Compare the situation of prisoners in the United States with that of Syrian refugees living in informal settlements in the Levant.1 Notice that an informal settlement is just that, a collection of tents pitched in the open far from services, sanitation, medical assistance, and health services. Occupants are prey to the best and worst of human intentions from self-appointed leaders, fellow refugees, landowners, predators looking for under-age brides, consanguineous marriage, and employers of child labor. Perhaps there is no need to worry. If regulation of human subject research is effective, refugees will be protected from undue influence to participate in research studies from the NGOs that need the information. Privacy will be possible when they discuss the physical, psychological, and sexual trauma they have suffered. They will know that everything they reveal about the worst experiences anyone could imagine will remain confidential, and that audio recordings of interviews and focus group discussions will be destroyed as soon as they have been transcribed. When relevant, they will understand that only de-identified information will be sent to collaborators in universities overseas. But recruitment to research studies cannot be free of undue influence when refugees are dependent on United Nations agencies and NGOs for subsistence. Privacy cannot be protected and confidentiality cannot be maintained when everyone can hear everything that is said. An unnecessary research burden cannot be avoided when refugees are asked to reveal yet again the degradation that life has become, the humiliation of not being able to feed their children, the despair that remains after hope is abandoned.

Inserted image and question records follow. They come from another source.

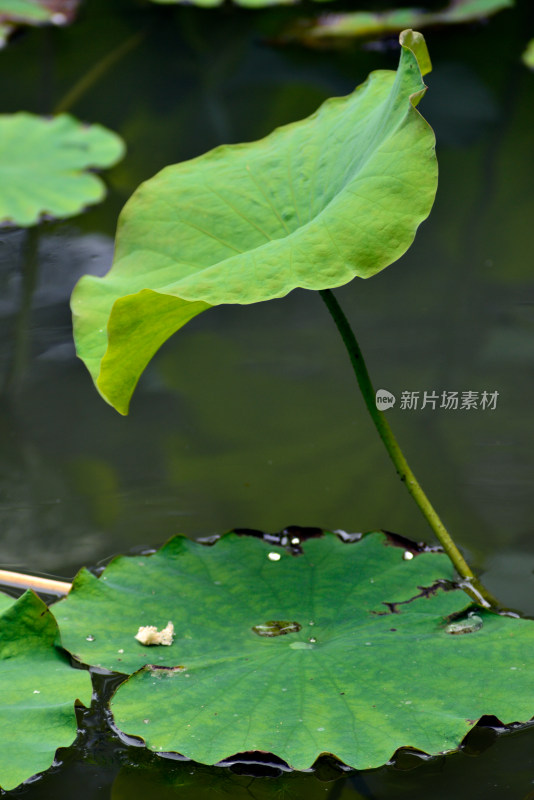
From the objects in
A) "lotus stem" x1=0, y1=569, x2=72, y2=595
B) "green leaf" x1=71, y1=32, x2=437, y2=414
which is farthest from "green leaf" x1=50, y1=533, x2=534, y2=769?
"green leaf" x1=71, y1=32, x2=437, y2=414

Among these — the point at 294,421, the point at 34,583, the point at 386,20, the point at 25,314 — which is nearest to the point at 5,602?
the point at 34,583

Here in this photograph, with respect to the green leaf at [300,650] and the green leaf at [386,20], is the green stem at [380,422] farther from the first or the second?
the green leaf at [386,20]

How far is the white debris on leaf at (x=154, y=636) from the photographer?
1.16m

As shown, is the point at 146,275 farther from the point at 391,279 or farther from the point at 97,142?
the point at 97,142

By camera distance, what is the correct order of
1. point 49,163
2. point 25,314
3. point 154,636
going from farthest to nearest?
point 49,163
point 25,314
point 154,636

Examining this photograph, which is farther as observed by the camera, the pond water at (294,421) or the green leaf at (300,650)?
the pond water at (294,421)

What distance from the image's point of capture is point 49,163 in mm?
2631

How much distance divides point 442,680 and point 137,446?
898mm

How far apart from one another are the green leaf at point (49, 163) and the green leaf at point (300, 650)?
1.49 m

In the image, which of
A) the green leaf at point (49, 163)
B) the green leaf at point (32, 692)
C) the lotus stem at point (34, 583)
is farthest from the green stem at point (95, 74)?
Answer: the green leaf at point (32, 692)

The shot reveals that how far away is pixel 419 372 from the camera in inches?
74.5

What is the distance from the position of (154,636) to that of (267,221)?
0.63m

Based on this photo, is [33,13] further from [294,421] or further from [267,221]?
→ [267,221]

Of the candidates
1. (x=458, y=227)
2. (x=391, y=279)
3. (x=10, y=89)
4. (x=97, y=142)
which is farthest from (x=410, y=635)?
(x=10, y=89)
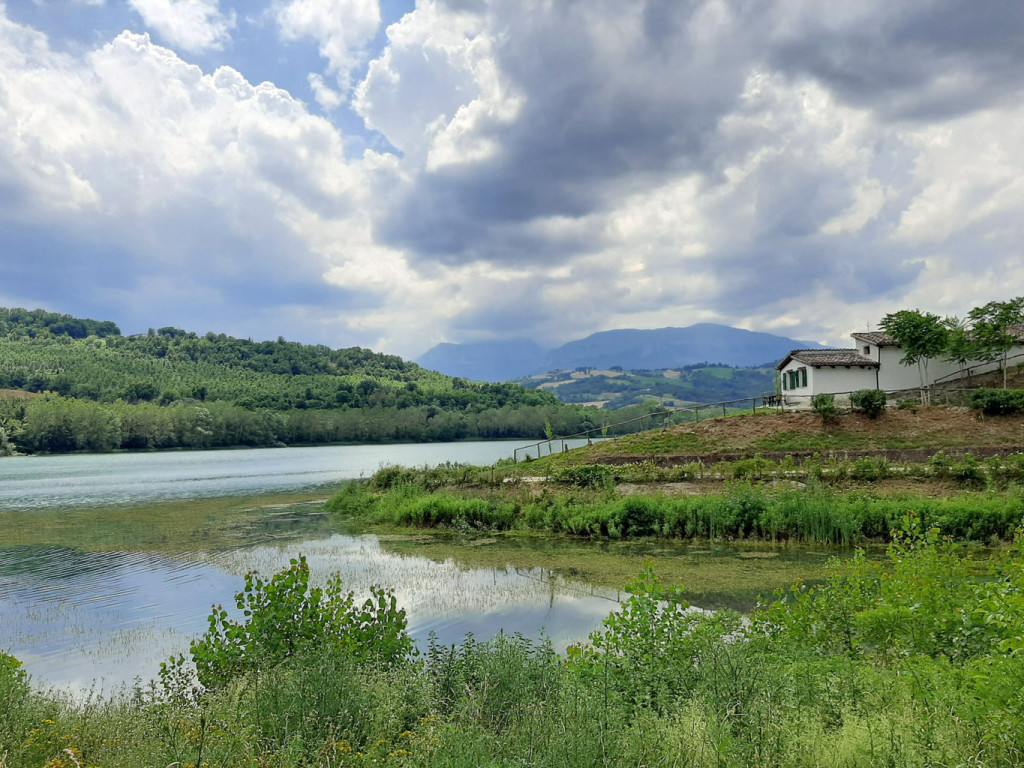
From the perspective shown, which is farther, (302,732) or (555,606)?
(555,606)

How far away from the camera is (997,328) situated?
45531 mm

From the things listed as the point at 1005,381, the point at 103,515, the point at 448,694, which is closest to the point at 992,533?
the point at 448,694

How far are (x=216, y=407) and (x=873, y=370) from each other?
429 feet

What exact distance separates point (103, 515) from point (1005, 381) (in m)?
57.4

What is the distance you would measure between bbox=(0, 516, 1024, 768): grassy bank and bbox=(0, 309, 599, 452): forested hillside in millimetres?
127231

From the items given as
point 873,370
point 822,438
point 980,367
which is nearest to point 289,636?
point 822,438

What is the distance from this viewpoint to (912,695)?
19.8 ft

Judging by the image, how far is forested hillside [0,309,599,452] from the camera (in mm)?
117000

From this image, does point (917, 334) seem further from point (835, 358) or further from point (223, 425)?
A: point (223, 425)

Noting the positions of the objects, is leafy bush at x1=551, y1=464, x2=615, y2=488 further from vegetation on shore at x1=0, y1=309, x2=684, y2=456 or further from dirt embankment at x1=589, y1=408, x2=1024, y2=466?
vegetation on shore at x1=0, y1=309, x2=684, y2=456

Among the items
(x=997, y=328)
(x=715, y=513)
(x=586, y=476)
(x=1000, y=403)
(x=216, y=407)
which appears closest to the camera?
(x=715, y=513)

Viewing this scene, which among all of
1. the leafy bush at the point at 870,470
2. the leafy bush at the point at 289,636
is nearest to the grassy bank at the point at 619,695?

Except for some epidemiological studies, 45 CFR 46, Subpart C permits prisoner research only if it involves no more than minimum risk and inconvenience [(a)(2)(i)(ii)]3 or has a reasonable probability of improving prisoner health or welfare [(a)(2)(iii)(iv)]. Refugees in informal settlements should have the same protections. Only research necessary to assess needs or that has a high probability of improving refugee health or welfare should be permitted.